ノーベル賞受賞者の小学から中学を過ごしたところでもまとめてみますか。

物理学賞

湯川秀樹 京都市(父親:京大教授)

朝永振一郎 京都市(父親:京大教授)

江崎玲於奈 京都市

小柴昌俊 新宿→横須賀

小林誠 名古屋市

益川敏英 名古屋市

南部陽一郎 福井市

赤崎勇 鹿児島市

天野浩 静岡県浜松市

中村修二 愛媛県大洲市

梶田隆章 埼玉県東松山市

真鍋淑郎 愛媛県宇摩郡新立村


化学賞

福井謙一 大阪市

白川英樹 岐阜県高山市

野依良治 兵庫県芦屋市

田中耕一 富山市

下村脩 長崎市

根岸英一 神奈川県高座郡大和町

鈴木章 北海道鵡川村

吉野彰 大阪府吹田市


医学生理学

利根川進 富山県大沢野町→愛媛県三瓶町→東京日比谷

山中伸弥 大阪府枚岡町→奈良市

大村智 山梨県北巨摩郡神山村

大隅良典 福岡市

本庶佑 山口県宇部市


自然科学系は大体こんな感じですかね。

上に挙げられてる人以外大体県庁所在地クラスの都市出身ですね。大村先生、根岸先生と梶田先生の東松山市(笑)は田舎に入れれもいいかもしれません。5/25?(田舎かどうかは主観です)まあ当時帝国大学に入る人のなかで田舎から来る人は少なかったでしょうから、相対的に活躍してることになるんでしょうか。

ちなみに僕はスーパーが一個、駅に自動改札もない、街の中にエスカレーターがないという田舎の出身なんです。まるまる県ばつばつ郡なんとか町って住所でした。

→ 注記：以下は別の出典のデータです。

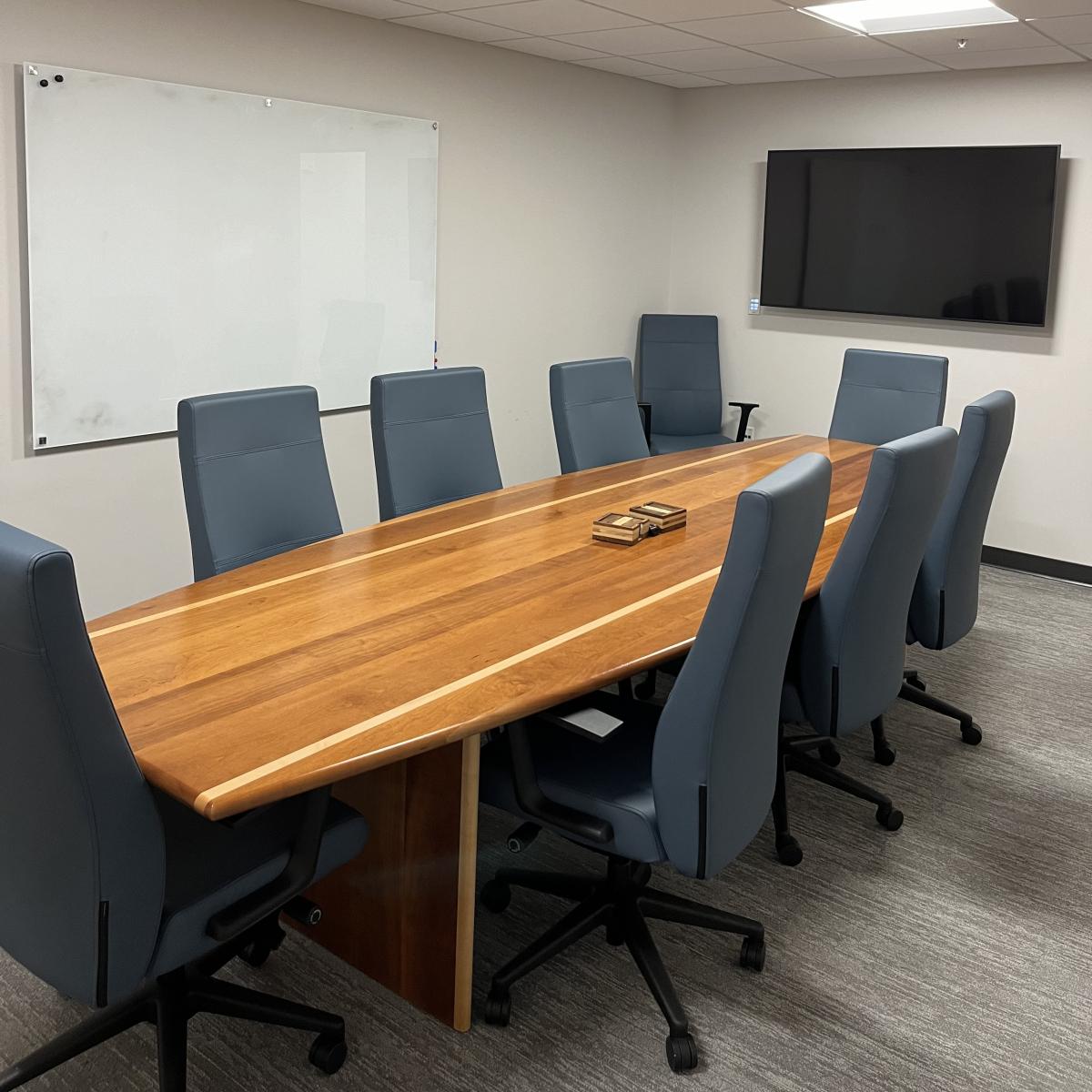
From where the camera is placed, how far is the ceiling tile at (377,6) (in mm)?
4734

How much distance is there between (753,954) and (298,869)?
3.87ft

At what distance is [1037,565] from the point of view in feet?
20.6

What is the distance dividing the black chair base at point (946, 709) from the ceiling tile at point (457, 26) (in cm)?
331

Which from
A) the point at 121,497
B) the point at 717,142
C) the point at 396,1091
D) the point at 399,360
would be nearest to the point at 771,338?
the point at 717,142

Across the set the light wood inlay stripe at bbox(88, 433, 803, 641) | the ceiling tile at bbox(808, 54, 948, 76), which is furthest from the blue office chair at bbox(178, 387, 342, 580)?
the ceiling tile at bbox(808, 54, 948, 76)

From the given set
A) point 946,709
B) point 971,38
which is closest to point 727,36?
point 971,38

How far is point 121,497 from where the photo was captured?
4578 millimetres

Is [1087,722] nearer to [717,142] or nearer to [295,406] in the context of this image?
[295,406]

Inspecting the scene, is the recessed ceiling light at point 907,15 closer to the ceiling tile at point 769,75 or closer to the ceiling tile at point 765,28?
the ceiling tile at point 765,28

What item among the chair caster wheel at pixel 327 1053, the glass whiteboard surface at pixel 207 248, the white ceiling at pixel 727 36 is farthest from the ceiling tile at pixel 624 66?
the chair caster wheel at pixel 327 1053

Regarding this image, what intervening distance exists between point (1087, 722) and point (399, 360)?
3.42m

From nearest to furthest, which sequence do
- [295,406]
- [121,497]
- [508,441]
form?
[295,406] → [121,497] → [508,441]

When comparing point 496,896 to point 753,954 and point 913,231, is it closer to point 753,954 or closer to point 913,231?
point 753,954

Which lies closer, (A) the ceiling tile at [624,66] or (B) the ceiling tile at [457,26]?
(B) the ceiling tile at [457,26]
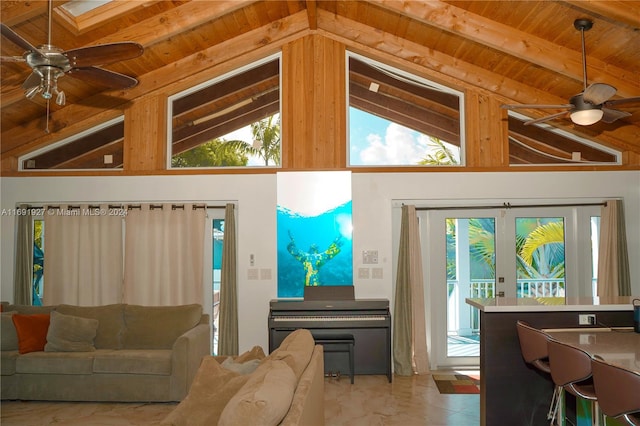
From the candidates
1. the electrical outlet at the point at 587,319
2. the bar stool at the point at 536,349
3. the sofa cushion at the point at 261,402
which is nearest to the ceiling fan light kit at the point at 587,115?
the electrical outlet at the point at 587,319

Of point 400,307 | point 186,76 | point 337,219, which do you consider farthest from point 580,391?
point 186,76

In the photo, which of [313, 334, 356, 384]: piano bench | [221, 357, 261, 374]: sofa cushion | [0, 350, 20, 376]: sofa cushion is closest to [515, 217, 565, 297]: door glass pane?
[313, 334, 356, 384]: piano bench

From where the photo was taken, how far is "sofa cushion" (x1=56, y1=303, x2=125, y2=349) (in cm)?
566

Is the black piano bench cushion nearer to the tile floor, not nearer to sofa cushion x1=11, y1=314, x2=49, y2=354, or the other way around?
the tile floor

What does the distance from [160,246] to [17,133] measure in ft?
7.26

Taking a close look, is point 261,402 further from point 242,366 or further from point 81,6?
point 81,6

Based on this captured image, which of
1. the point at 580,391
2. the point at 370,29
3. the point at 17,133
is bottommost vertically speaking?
the point at 580,391

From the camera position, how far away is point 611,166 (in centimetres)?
675

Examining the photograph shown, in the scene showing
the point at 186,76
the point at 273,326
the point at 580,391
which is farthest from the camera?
the point at 186,76

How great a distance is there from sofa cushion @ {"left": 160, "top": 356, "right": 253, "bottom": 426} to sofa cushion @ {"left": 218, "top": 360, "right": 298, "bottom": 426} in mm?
271

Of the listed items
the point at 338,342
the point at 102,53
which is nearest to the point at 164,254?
the point at 338,342

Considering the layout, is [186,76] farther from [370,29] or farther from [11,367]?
[11,367]

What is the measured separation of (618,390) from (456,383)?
11.5ft

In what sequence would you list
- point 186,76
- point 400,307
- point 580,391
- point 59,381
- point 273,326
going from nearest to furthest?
point 580,391 → point 59,381 → point 273,326 → point 400,307 → point 186,76
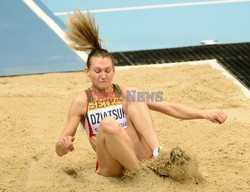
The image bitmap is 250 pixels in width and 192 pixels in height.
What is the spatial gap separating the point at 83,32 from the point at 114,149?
0.96 m

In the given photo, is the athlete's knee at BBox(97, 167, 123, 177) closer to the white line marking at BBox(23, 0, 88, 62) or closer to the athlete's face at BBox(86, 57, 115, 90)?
the athlete's face at BBox(86, 57, 115, 90)

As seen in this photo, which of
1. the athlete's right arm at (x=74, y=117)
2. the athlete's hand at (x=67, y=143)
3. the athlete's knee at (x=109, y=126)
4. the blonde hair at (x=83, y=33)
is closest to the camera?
the athlete's hand at (x=67, y=143)

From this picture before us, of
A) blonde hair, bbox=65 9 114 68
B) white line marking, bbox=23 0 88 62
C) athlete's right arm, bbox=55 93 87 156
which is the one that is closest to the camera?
athlete's right arm, bbox=55 93 87 156

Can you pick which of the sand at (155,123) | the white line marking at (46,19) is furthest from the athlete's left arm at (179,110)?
the white line marking at (46,19)

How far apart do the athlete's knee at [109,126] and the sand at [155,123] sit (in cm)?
43

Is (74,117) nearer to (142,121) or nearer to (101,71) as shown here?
(101,71)

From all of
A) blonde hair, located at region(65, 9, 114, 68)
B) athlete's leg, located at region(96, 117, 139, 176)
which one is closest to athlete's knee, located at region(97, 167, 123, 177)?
athlete's leg, located at region(96, 117, 139, 176)

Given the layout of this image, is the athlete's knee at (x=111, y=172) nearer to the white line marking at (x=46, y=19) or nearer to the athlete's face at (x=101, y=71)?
the athlete's face at (x=101, y=71)

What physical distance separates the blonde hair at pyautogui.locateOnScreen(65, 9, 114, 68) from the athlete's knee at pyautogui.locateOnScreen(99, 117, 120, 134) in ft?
2.02

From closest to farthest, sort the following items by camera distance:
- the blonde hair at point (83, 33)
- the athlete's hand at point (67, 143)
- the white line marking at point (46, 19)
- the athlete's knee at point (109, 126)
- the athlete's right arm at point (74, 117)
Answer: the athlete's hand at point (67, 143) → the athlete's knee at point (109, 126) → the athlete's right arm at point (74, 117) → the blonde hair at point (83, 33) → the white line marking at point (46, 19)

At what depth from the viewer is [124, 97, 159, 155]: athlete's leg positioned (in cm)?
479

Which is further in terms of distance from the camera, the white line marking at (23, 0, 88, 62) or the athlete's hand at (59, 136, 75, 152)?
the white line marking at (23, 0, 88, 62)

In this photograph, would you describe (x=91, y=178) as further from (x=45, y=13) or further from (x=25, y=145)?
(x=45, y=13)

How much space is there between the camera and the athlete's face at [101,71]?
4.73m
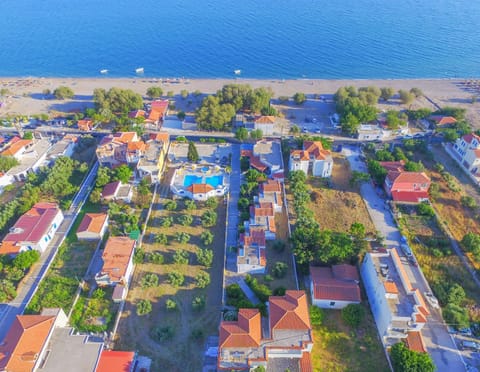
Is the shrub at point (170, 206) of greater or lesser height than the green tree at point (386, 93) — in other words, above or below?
below

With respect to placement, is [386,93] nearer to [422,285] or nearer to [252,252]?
[422,285]

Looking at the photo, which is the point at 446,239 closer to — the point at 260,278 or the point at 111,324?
the point at 260,278

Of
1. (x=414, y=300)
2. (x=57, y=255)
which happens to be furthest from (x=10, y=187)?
(x=414, y=300)

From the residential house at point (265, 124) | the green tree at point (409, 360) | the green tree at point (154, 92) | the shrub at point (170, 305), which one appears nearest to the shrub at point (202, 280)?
the shrub at point (170, 305)

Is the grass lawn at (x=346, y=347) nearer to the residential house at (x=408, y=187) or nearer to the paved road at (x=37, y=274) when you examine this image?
the residential house at (x=408, y=187)

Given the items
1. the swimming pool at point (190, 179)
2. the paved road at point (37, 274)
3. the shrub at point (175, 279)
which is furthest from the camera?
the swimming pool at point (190, 179)
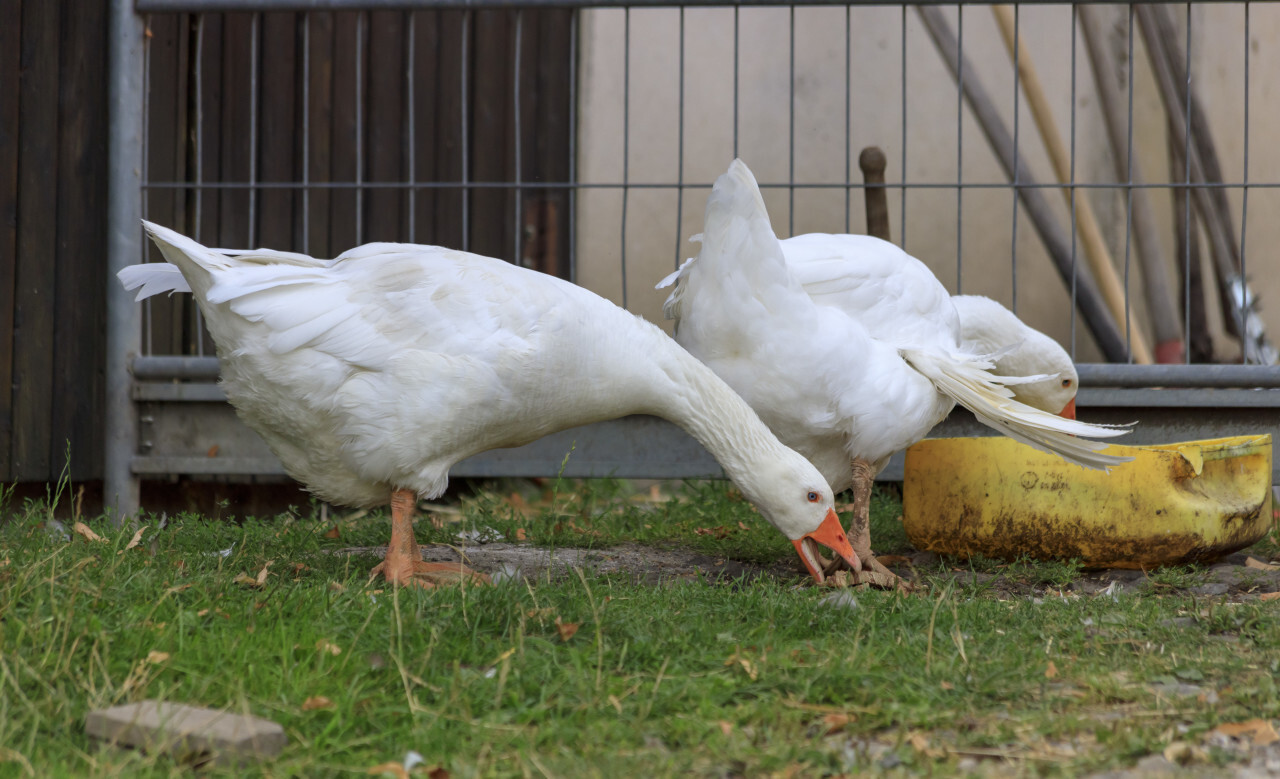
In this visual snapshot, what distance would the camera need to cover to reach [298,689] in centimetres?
226

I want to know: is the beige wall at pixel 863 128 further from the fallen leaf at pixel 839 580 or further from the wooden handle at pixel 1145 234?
the fallen leaf at pixel 839 580

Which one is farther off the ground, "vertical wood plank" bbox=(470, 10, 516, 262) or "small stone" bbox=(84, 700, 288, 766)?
"vertical wood plank" bbox=(470, 10, 516, 262)

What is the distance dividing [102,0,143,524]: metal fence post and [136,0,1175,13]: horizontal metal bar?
21 cm

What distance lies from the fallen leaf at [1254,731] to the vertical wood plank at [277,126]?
5.19 metres

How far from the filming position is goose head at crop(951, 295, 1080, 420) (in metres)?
4.83

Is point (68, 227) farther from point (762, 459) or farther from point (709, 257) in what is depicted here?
point (762, 459)

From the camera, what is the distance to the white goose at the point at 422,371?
A: 3.27 metres

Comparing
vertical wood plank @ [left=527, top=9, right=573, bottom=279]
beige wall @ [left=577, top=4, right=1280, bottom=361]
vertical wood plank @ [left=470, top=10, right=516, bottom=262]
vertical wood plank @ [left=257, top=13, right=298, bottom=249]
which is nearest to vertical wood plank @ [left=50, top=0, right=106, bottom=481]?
vertical wood plank @ [left=257, top=13, right=298, bottom=249]

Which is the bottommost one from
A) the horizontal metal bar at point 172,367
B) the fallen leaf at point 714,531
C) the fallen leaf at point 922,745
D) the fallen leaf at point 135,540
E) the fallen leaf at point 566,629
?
the fallen leaf at point 714,531

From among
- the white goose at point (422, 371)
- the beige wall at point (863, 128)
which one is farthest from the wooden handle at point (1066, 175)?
the white goose at point (422, 371)

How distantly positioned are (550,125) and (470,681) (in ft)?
17.3

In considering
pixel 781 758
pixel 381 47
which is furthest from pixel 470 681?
pixel 381 47

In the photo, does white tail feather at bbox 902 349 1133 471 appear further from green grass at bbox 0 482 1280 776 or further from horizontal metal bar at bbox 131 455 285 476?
horizontal metal bar at bbox 131 455 285 476

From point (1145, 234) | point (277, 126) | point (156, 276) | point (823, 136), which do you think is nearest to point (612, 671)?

大学の研究室に入ると事故があった時の連絡先として実家の住所と電話番号を共有するんですけど、僕がラボにいた6年間で市町村システムの中で町にあたるのは僕だけ。。。他の人はシティー出身のハイカラなモガとモボばかり(←お前何歳だよ)。

みんなこの郡ってなんですか?とか聞いてきやがります。煽りなのか無知なのか。ともかくおじいちゃん世代の話は置いておいて、化学の研究室には田舎出身はもう絶滅危惧種です。これ多分地方と都市部の教育格差なんだと思ってます。実際自分の町出身でいわゆる有名大学に行って研究室に入った人は自分以外いないですし。ほとんど全ての人が町から出ずに毎年同窓会みたいなことをやってるみたいです。ハブられてはや10年以上。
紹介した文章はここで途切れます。